Les éditions de l'Atlantique, actives éditions en matière de poésie, publient les fameuses Romancero Gitano de Garcia Lorca, cette fois traduites par Michel Host. Il existe beaucoup de traductions de ce chef d'œuvre. Et nous en avons beaucoup lu, fascinée par la beauté de ce joyau poétique hors norme. Que l'Atlantique décide d'ajouter une traduction nouvelle suscite l'intérêt. Elles n'auraient pas augmenté leur catalogue d'une proposition médiocre. Car la traduction de Michel Host est l'une des meilleures que l'on puisse lire en France. Il y a celle, impressionniste, de Line Amselem, belle dans son rendu de l'essence espagnole. Et puis il y a celle de Host.
Les Romances gitanes sont, comme l'explique le traducteur dans son préambule, une forme poétique très précise, en vers octosyllabiques assonancés aux vers pairs, eux-mêmes issus de la division d'un vers de seize syllabes. C'est le vers le plus ancien de la poésie espagnole, en usage depuis le XIème siècle.
Tradition, donc.
━━━━━━━━━━━━━━━━
Consignes:
1. Indiquez si chacun des énoncés (a), (b) et (c) s'accorde avec l'extrait sur le Romancero gitano, en répondant par oui ou par non et en citant textuellement les mots qui tranchent. (a) Le vers des romances est employé depuis le XIème siècle. (b) Les vers octosyllabiques sont assonancés aux vers impairs. (c) Les traductions de ce chef-d'œuvre sont peu nombreuses.
2. D'après l'extrait sur le Romancero gitano, de qui est la traduction qualifiée d'impressionniste ?
3. Prolongez l'extrait consacré au Romancero gitano en reprenant après sa dernière phrase.
Le listing n'a aucun rôle dans ce travail.

Données brutes:
━━━━━━━━━━━━━━━━
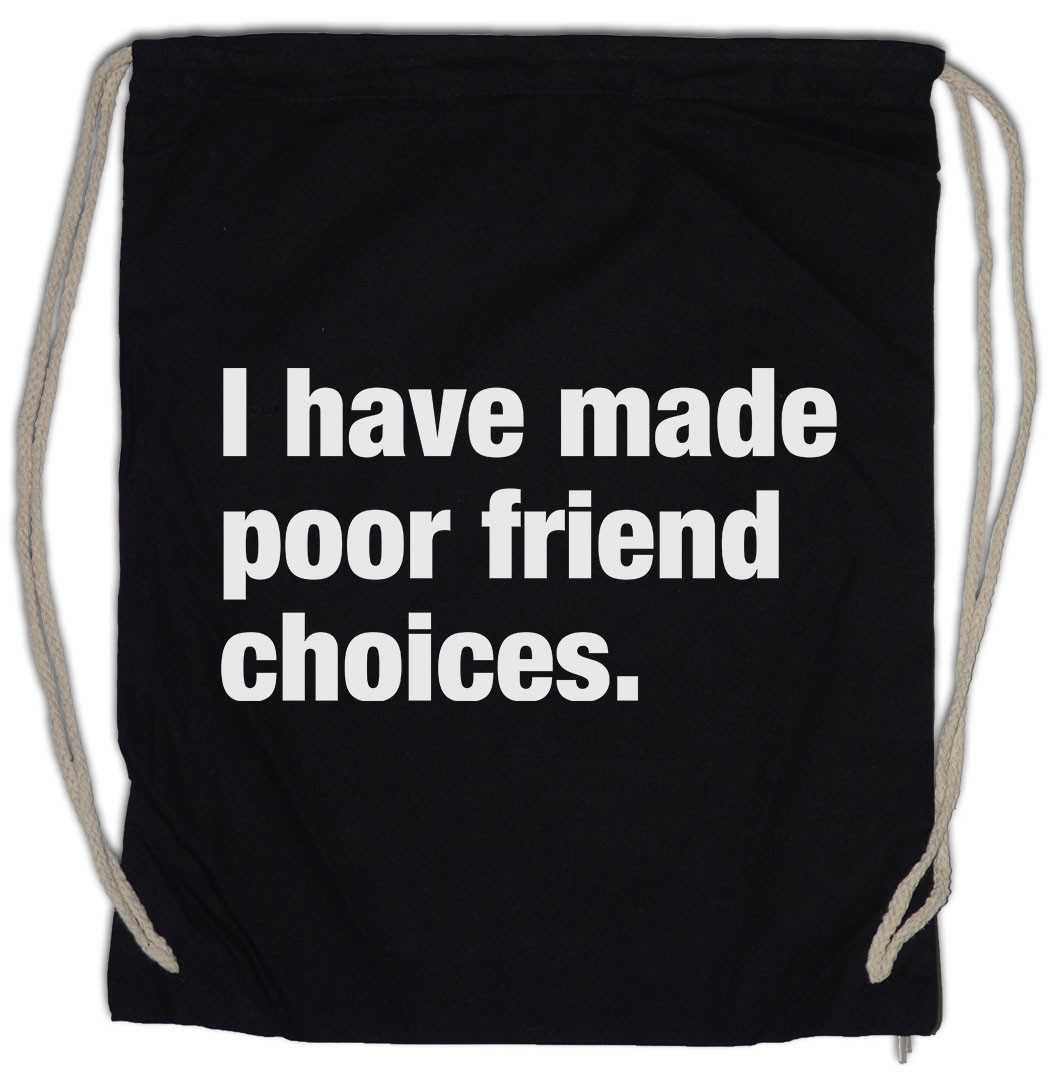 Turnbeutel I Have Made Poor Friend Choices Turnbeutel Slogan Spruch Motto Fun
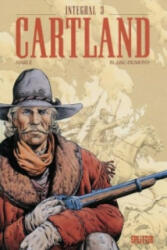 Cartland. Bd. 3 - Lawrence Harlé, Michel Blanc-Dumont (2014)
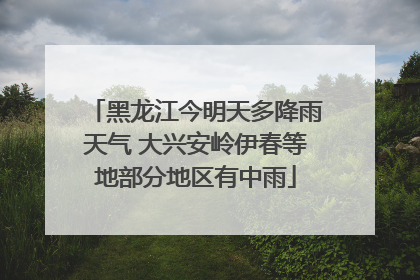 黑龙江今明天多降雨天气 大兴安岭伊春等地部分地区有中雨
━━━━━━━━━━━━━━━━
Corrigés:
1.
(a) Oui : « en usage depuis le XIème siècle ».
(b) Non : « en vers octosyllabiques assonancés aux vers pairs ».
(c) Non : « Il existe beaucoup de traductions de ce chef d'œuvre. »

2. De Line Amselem.

3.
Mais il y aussi la dimension gitane, que nous explique Lorca lui-même : "Le livre dans son ensemble, bien qu'il s'appelle gitan, est le poème de l'Andalousie et je l'appelle gitan parce que le gitan est ce qu'il y a de plus élevé, de plus profond et de plus aristocratique dans mon pays, ce qu'il y a de plus représentatif de sa manière et ce qui préserve la braise, le sang et l'alphabet de la vérité andalouse et universelle. Ainsi donc le livre est un retable de l'Andalousie avec ses gitans, ses chevaux, ses archanges, ses planètes, avec sa douce brise juive, et sa brise romaine, avec ses fleuves, ses crimes et aussi la note vulgaire du contrebandier, et la note céleste des enfants nus de Cordoue qui jouent des tours à Saint Raphaël. (...) Et laissez-moi vous dire maintenant, c'est un livre anti-pittoresque, anti-folklorique, anti-flamenco. Où il n'est pas une veste courte ni un habit de torero, ni un seul chapeau plat ni un tambourin, un livre où les figures peuplent des fonds millénaires et où il n'est qu'un seul personnage, grand et obscur comme le ciel en été, un seul personnage qui est la Peine qui s'insinue dans la moelle des os et dans la sève des arbres, qui n'a rien à voir avec la mélancolie ni avec la nostalgie, ni aucune affliction ou malaise de l'âme, mais avec ce qui est un sentiment plus céleste que terrestre : peine andalouse qui est un combat de l'intelligence amoureuse avec le mystère qui l'entoure et qu'elle ne peut comprendre".
Tradition. Et identité.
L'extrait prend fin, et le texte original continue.